The propriety of an award of attorney fees depends on the particular facts of each case; in determining whether a party is unable to pay attorney fees the assets of that party must be weighed in light of the parties' standard of living. To justify the allowance of attorney fees, the party seeking relief must show financial inability to pay and the ability of the other spouse to do so. The party seeking to recover attorney fees must show financial inability to pay and the ability of the other spouse to do so; the decision in regard to fees then rests within the sound discretion of the trial court. Attorney fees in a dissolution of marriage proceeding are the primary obligation of the party for whom the services are rendered.
The allowance of attorney fees to an opposing party is justified where the party seeking relief demonstrates financial inability to pay and the ability of the other spouse to do so. Although the trial court is permitted wide discretion in awarding attorney fees, that discretion is not unbounded. The allowance of attorney fees for appeal rests within the sound discretion of the trial court, which allowance will not be disturbed on review in the absence of a clear showing of abuse; fees may be allowed only upon findings of inability to pay by the petitioning spouse, and that the other spouse is able to pay.

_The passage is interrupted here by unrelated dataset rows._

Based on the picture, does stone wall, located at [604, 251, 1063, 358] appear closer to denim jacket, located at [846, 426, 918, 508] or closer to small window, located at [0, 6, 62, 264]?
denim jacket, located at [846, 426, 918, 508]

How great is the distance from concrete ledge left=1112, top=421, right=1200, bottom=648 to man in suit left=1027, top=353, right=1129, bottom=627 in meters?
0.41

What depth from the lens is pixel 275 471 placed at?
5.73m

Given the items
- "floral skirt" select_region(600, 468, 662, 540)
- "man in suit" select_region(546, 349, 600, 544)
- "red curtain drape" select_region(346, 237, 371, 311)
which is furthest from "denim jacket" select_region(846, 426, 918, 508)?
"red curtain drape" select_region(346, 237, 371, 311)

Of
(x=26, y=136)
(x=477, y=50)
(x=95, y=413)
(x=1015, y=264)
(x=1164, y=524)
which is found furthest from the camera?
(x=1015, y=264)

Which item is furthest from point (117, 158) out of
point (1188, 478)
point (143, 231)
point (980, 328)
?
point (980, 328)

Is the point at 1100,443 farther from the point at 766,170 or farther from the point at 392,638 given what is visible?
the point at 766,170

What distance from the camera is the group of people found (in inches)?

The well-established principle that the amount of attorney fees rests in the sound discretion of the trial judge, and will not be interfered with unless abused, applies to support awards. The allowance of attorney fees in a divorce proceeding is not automatic, but depends on a showing that one spouse is financially unable to pay the fees, while the other is able to do so. The decisions whether to grant periodic alimony, attorney fees, and suit money rest in the sound discretion of the circuit court. The matter of fixing attorney fees is one of the few areas in which a trial judge may rely on the pleadings, affidavits on file and on his own experience. Former section 15 of the Divorce Act authorized the trial court to order the payment of such attorney fees as may seem equitable, regardless of the disposition of the case. The awarding of attorney fees rests in the sound discretion of the trial court and will not be interfered with unless such discretion is clearly abused.

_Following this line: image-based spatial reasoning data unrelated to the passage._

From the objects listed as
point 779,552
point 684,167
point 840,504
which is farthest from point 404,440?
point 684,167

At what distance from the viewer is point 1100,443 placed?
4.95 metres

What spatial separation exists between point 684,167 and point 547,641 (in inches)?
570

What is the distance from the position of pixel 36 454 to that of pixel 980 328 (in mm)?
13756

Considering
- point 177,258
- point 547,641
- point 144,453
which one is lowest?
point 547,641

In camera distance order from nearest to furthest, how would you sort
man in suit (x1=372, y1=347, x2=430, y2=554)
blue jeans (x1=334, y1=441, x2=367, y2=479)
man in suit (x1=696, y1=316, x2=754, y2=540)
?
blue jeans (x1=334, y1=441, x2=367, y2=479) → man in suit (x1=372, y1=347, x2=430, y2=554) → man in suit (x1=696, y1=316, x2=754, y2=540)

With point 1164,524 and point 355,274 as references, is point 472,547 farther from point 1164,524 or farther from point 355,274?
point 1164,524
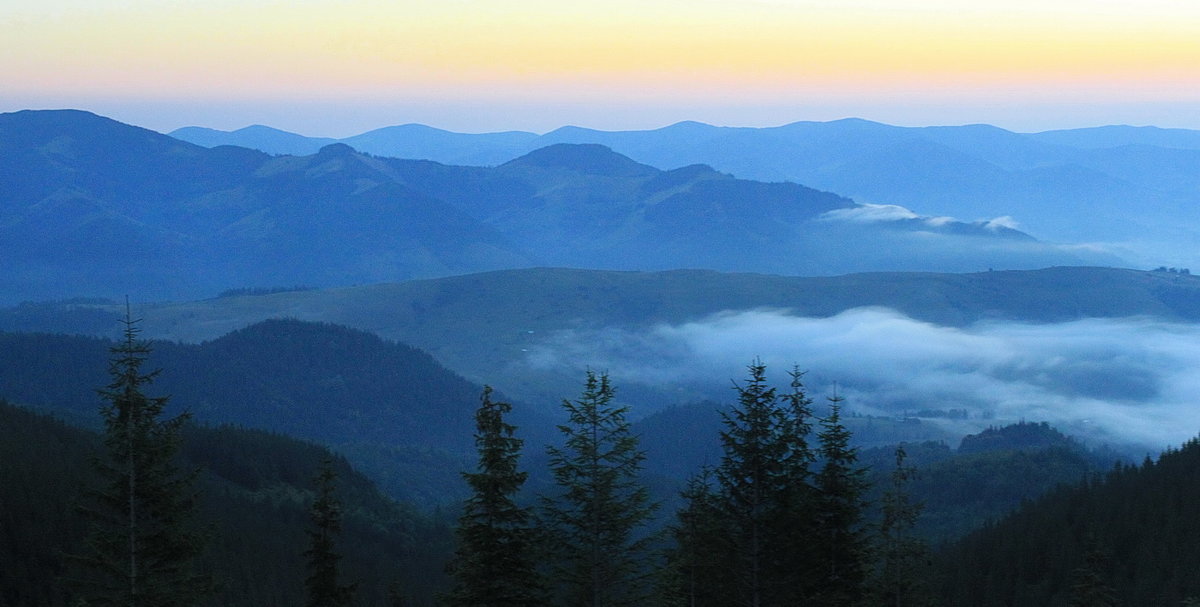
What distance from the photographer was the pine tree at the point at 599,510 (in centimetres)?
3142

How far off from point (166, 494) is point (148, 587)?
2295 millimetres

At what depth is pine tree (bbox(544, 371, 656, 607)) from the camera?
3142 cm

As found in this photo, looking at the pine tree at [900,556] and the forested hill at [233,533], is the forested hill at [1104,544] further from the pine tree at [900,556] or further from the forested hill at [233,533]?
the pine tree at [900,556]

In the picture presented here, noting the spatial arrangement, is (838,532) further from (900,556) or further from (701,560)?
(900,556)

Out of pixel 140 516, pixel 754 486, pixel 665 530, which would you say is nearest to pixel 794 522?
pixel 754 486

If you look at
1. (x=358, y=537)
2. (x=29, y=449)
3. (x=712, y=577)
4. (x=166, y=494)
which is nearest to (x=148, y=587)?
(x=166, y=494)

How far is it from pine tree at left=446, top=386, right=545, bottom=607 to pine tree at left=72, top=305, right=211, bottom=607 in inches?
264

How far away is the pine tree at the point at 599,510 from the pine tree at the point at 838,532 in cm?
594

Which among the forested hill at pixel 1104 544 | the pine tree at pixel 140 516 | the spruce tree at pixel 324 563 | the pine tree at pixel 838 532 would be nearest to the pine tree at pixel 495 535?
the pine tree at pixel 140 516

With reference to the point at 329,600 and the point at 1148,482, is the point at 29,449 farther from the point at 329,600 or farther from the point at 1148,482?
the point at 1148,482

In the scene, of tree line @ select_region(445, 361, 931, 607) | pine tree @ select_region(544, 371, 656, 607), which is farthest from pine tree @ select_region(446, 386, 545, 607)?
pine tree @ select_region(544, 371, 656, 607)

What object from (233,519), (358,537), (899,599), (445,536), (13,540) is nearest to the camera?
(899,599)

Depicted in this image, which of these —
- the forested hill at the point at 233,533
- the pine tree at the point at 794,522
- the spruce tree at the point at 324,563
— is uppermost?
the pine tree at the point at 794,522

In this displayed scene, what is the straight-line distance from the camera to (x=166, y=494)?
29.9 meters
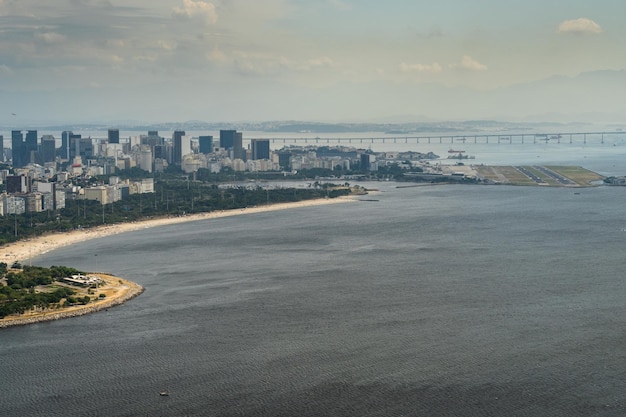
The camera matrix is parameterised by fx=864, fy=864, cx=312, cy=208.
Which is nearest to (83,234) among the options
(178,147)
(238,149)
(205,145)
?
(178,147)

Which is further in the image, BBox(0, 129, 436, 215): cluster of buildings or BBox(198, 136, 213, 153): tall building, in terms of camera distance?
BBox(198, 136, 213, 153): tall building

Ability to Pay In General The trial court did not err in requiring ex-wife to pay a majority of her attorney fees. For purposes of determining an award of attorney fees, financial inability exists where the forced payment of available funds would strip a person of his or her means of support and undermine his or her economic stability. The party seeking attorney fees must show an inability to pay, and the ability of the other spouse to pay fees. Before one spouse may recover attorney fees from the other, the spouse seeking fees must demonstrate that he or she is financially unable to pay and that the other spouse has the ability to pay; a mere showing that the other spouse has a greater ability to pay attorney fees is not sufficient to justify an award of fees under this section.
Former Law Under former Rev.Stat., ch. 40, para. 16 in order to justify allowance of attorney's fees in a divorce case, the party seeking the relief needed to show financial inability to pay and the ability of the other spouse to do so; however, financial inability was not synonymous with destitution for the income and assets of both parties were considered, and if use of the available funds of the party seeking the attorney's fees would strip the person of the means of his support and undermine his economic stability, financial inability to pay such fees was shown.
It must be shown that the party seeking this relief is financially unable to pay and that the party seeking this relief is financially unable to pay and that the other party is able to do so; however, when a party does not request a hearing on his ability to pay or his opponent's inability to pay, the right to such a hearing is waived and the court may base its decision on the financial conditions of the parties as shown by the record. Installment Order Few can afford the expenses of divorce without incurring debt, which must be paid by someone; a party who does not have the present ability to pay his own attorney fees can nevertheless be ordered to pay his own attorney, although enforcement might have to be accomplished by an installment order. Not Shown Even though respondent had greater earning capacity he could not pay the bulk of petitioner's attorney's fees and continue to pay his own monthly expenses and attorney fees.